The 2016 U.S. presidential race has spurred spirited debate among candidates and the public over hot button election issues.

To help enrich the dialogue, Penn’s School of Social Policy & Practice (SP2) is launching a multimedia initiative in which faculty members and collaborating researchers address 10 of the most pressing social justice and policy issues facing the country.

The SP2 Penn Top 10 Social Justice & Policy Issues for the 2016 Presidential Election project offers expert analysis via a new website, PennTopTen.com, and a forthcoming book designed to inform the conversations and decisions of both voters and policymakers.

SP2 Dean John L. Jackson, Jr. says some of the issues like gun control are already mainstays in public discourse, but others need more national political discussion among the electorate.

“We’re not asking [them] to agree with each viewpoint, but we do urge them to start thinking more critically about those issues that demand more attention,” he says.

SP2 Penn Top 10 Project Manager Jessica Bautista says that the multi-platform venture seeks to “educate, enlighten, and empower voters, future voters, and policymakers from all walks of life.”

The site includes essays, author biographies and videotaped interviews, animated videos, and voter resources related to the areas addressed in the project: homelessness, gun policy, food deserts, youth aging out of foster care, measuring poverty and well-being, transforming “paid work,” interventions for youth, mass incarceration, mandated mental health treatment, and child poverty.

This semester, 10 graduate students who have been named SP2 Penn Top 10 Fellows will also produce blogs, op-eds, and feature stories about the topics.

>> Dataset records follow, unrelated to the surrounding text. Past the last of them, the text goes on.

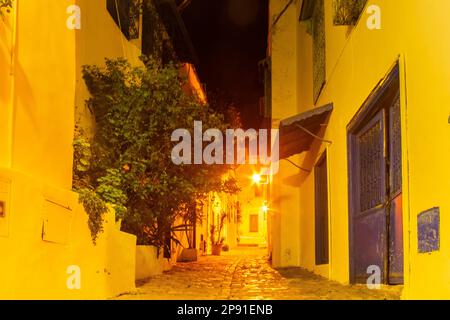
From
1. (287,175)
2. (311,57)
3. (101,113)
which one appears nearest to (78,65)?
(101,113)

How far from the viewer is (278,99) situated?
1686 centimetres

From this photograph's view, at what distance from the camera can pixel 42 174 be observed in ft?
19.4

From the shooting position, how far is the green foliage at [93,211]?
659 cm

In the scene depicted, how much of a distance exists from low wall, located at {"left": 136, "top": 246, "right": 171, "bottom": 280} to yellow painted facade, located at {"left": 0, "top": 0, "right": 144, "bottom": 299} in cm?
258

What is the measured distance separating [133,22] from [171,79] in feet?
11.0

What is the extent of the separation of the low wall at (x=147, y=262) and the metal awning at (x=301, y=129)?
11.0 ft

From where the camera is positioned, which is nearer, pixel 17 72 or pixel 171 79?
pixel 17 72

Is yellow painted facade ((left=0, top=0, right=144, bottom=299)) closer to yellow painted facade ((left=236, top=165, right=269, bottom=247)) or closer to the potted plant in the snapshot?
the potted plant

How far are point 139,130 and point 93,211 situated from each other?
3.35 metres

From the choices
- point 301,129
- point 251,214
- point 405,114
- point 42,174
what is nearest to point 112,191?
point 42,174

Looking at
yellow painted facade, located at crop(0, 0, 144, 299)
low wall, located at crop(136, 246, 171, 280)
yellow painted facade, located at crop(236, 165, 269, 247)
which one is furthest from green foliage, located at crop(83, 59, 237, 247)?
yellow painted facade, located at crop(236, 165, 269, 247)

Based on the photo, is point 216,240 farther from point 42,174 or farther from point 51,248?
point 51,248

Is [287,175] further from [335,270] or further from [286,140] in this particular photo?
[335,270]

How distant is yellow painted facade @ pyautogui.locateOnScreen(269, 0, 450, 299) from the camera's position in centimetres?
464
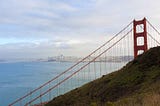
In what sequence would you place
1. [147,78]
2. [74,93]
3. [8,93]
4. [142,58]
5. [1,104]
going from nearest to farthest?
[147,78] < [142,58] < [74,93] < [1,104] < [8,93]

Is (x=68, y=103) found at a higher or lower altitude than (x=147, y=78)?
lower

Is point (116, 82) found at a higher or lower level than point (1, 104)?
higher

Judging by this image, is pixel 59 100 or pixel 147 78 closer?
pixel 147 78

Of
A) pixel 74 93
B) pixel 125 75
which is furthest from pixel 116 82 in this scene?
pixel 74 93

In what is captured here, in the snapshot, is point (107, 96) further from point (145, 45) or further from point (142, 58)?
point (145, 45)

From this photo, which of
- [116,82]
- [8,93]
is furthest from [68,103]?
[8,93]

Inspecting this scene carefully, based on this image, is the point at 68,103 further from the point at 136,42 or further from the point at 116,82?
the point at 136,42

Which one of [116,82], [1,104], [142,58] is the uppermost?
[142,58]

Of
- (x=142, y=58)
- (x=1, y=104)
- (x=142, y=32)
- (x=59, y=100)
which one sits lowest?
(x=1, y=104)

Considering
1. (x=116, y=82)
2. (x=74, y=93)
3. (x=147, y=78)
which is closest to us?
(x=147, y=78)
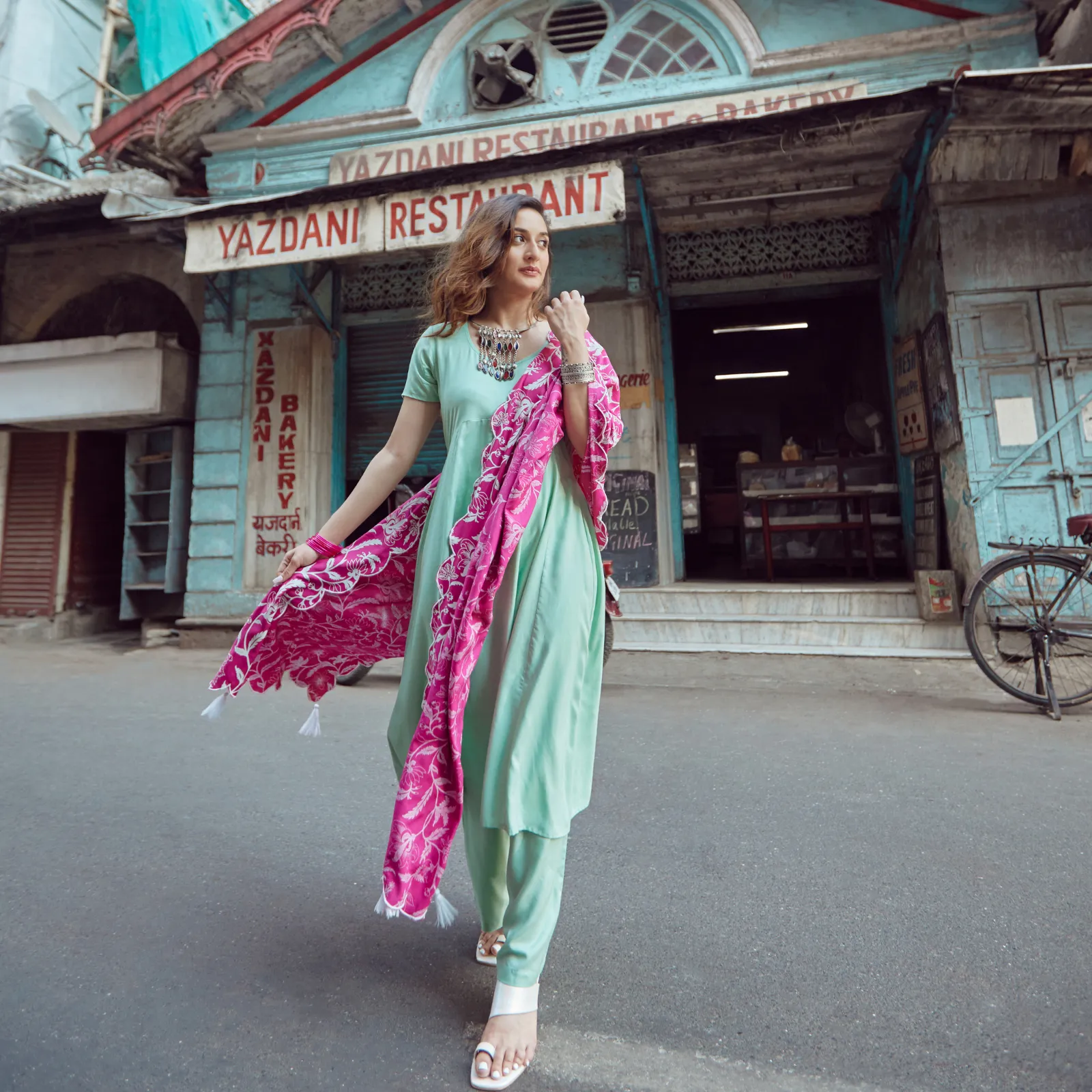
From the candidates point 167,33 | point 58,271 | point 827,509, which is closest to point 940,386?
point 827,509

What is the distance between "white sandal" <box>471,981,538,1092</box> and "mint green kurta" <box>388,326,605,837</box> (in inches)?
10.5

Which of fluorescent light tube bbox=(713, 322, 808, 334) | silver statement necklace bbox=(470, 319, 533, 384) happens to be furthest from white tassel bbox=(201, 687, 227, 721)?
fluorescent light tube bbox=(713, 322, 808, 334)

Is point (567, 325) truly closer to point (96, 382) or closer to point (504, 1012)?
point (504, 1012)

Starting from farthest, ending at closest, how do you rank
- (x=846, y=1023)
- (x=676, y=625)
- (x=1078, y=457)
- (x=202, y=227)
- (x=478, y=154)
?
1. (x=478, y=154)
2. (x=202, y=227)
3. (x=676, y=625)
4. (x=1078, y=457)
5. (x=846, y=1023)

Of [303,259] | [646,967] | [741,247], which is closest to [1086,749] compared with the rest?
[646,967]

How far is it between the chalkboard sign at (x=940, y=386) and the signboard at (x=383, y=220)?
107 inches

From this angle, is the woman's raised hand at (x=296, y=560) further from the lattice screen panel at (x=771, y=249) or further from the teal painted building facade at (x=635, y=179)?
the lattice screen panel at (x=771, y=249)

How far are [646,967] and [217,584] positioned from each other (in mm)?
6677

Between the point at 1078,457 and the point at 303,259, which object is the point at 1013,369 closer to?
the point at 1078,457

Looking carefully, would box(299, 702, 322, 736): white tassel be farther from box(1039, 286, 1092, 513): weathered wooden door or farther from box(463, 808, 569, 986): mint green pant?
box(1039, 286, 1092, 513): weathered wooden door

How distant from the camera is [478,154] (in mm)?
6797

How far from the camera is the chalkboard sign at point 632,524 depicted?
21.2ft

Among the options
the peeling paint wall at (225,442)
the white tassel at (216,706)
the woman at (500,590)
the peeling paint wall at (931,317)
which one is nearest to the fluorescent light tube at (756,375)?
the peeling paint wall at (931,317)

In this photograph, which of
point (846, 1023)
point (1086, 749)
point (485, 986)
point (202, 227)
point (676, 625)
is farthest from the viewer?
point (202, 227)
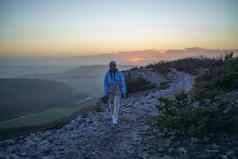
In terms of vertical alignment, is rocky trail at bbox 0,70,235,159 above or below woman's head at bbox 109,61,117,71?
below

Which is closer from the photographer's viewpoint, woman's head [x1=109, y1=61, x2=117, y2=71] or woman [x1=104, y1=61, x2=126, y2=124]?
woman's head [x1=109, y1=61, x2=117, y2=71]

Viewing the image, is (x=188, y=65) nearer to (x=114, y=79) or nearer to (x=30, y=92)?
(x=114, y=79)

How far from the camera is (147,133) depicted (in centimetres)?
956

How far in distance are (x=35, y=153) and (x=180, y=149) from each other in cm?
450

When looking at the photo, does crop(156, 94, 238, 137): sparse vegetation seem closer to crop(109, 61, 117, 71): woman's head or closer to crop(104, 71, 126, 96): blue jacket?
crop(104, 71, 126, 96): blue jacket

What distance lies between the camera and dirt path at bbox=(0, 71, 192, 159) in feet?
26.6

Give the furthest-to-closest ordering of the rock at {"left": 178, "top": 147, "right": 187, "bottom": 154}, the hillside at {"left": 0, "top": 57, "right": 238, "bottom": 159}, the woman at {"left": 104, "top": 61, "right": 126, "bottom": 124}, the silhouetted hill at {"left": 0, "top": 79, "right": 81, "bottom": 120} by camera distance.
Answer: the silhouetted hill at {"left": 0, "top": 79, "right": 81, "bottom": 120}
the woman at {"left": 104, "top": 61, "right": 126, "bottom": 124}
the hillside at {"left": 0, "top": 57, "right": 238, "bottom": 159}
the rock at {"left": 178, "top": 147, "right": 187, "bottom": 154}

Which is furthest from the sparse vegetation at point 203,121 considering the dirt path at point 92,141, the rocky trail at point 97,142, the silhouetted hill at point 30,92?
the silhouetted hill at point 30,92

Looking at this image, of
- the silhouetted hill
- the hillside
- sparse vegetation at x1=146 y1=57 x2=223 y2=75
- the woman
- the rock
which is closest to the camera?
the rock

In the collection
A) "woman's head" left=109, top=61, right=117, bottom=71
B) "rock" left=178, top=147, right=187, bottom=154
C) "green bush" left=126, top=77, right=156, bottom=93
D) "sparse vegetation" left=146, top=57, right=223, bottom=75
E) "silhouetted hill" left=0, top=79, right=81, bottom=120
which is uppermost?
"woman's head" left=109, top=61, right=117, bottom=71

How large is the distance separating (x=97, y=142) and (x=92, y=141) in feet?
0.85

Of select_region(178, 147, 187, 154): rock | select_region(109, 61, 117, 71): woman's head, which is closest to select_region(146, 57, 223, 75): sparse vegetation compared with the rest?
select_region(109, 61, 117, 71): woman's head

New content on the website will be rolled out monthly leading up to the release of the “SP2 Penn Top 10” book in Washington, D.C., on May 19.

The user-friendly workbook will feature all 10 abridged essays, statistics, policy recommendations, and resources for voters, says Bautista, who is also communications and public relations officer in SP2’s Office of Institutional Advancement.

The first essay featured on the site is called “Ending Homelessness Now. Written by Dennis Culhane, the Dana and Andrew Stone Chair in Social Policy Professor in SP2, the piece explores tangible and evidence-based ways that the United States can end homelessness among veterans and nonveterans. An exclusive video interview of Culhane and an animated video accompany the piece.